WAILUKU, Hawaii — The list of people who may be unaccounted for in the wake of the Maui wildfires is now between 1,000 and 1,100, officials said Tuesday.
Those numbers are expected to change and “that doesn’t mean necessarily … that these people are in fact missing,” said Steven Merrill, FBI special agent in charge of the Honolulu field office.
“Every day the numbers will change,” Merrill said. “That being said, the number that we’re most concerned about is obviously trying to clear people from the list. And that has reliably gone down every day.”
The revised number comes as more information is provided about those who may be missing in the wake of the fires in Maui, which so far have 115 confirmed dead.

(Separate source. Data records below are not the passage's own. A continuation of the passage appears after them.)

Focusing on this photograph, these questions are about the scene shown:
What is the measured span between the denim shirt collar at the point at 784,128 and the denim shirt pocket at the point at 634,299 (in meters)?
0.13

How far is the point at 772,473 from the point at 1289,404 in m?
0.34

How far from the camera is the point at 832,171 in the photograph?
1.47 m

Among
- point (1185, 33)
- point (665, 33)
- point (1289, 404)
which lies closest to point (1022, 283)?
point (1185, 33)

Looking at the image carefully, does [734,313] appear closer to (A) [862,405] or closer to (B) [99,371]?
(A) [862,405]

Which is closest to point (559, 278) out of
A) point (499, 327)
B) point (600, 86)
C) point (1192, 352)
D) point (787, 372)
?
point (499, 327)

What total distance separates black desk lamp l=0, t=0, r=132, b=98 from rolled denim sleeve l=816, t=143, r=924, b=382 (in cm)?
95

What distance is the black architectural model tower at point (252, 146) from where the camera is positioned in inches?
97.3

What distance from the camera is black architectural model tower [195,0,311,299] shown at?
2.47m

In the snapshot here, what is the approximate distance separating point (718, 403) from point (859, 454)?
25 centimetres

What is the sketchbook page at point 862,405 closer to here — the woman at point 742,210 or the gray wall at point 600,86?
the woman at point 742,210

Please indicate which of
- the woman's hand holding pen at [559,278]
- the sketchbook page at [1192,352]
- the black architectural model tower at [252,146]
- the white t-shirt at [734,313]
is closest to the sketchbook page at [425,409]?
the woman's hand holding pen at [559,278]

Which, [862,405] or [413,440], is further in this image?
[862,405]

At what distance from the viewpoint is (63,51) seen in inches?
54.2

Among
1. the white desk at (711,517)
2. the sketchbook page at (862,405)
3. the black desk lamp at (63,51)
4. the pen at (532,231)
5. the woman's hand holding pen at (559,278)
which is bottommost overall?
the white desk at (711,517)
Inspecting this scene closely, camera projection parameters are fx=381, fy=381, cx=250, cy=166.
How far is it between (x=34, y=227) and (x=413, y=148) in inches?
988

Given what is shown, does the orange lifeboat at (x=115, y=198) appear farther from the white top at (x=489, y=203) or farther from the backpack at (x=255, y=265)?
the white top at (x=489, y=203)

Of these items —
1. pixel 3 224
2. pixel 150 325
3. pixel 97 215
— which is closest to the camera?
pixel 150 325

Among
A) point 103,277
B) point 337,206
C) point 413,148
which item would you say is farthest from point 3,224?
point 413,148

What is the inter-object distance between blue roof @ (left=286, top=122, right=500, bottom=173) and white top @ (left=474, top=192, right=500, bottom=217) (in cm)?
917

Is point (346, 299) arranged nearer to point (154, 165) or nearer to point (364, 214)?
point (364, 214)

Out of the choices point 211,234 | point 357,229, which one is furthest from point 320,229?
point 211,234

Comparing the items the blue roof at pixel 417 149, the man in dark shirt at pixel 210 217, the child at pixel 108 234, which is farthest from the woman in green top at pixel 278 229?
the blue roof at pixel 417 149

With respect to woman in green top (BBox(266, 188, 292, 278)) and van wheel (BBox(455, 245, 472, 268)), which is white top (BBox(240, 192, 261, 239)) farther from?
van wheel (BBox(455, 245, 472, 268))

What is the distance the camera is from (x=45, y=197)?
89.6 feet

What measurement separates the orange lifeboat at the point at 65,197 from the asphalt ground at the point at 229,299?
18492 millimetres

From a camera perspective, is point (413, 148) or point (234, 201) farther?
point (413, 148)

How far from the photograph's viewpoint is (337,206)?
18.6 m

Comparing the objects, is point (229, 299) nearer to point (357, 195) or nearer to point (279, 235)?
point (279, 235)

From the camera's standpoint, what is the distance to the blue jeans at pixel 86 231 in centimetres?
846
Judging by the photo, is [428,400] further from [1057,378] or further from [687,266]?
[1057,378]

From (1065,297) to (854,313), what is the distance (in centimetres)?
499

A wind-whipped wildfire on Aug. 8 devastated the town of Lahaina in West Maui. Other fires also erupted on the island.
The list of between 1,000 and 1,100 names are people who have been reported as missing or unaccounted for, Merrill said. “We’re considering everybody on that list until we can prove they shouldn’t be on that list,” he said.
Some of the information is incomplete — officials may have a first name and that is all, or they may not have a gender, Maui County Mayor Richard Bissen said. That can make it hard to verify who is missing.
Authorities have been asking family members to provide DNA to help, and have assured the information will not be kept or used for any other purpose.
Two days ago, Bissen said the number was 850 after the FBI had reconciled various lists of the unaccounted for.
That was the first firm number authorities had provided since the fires swept through. In a news conference last week, authorities said it was likely more than 1,000 but were not specific.
Some of the same names have been found on multiple lists of those unaccounted for, Merrill said.
In some cases, the FBI and others looking to verify information about those reported as missing are not getting responses, which Merrill said has been frustrating.
“We don’t get necessarily calls back, replies,” Merrill said.
“We need more information, and if you’ve been shy out there about contacting Maui police or the FBI or anyone else to provide more information, please come forward,” he said.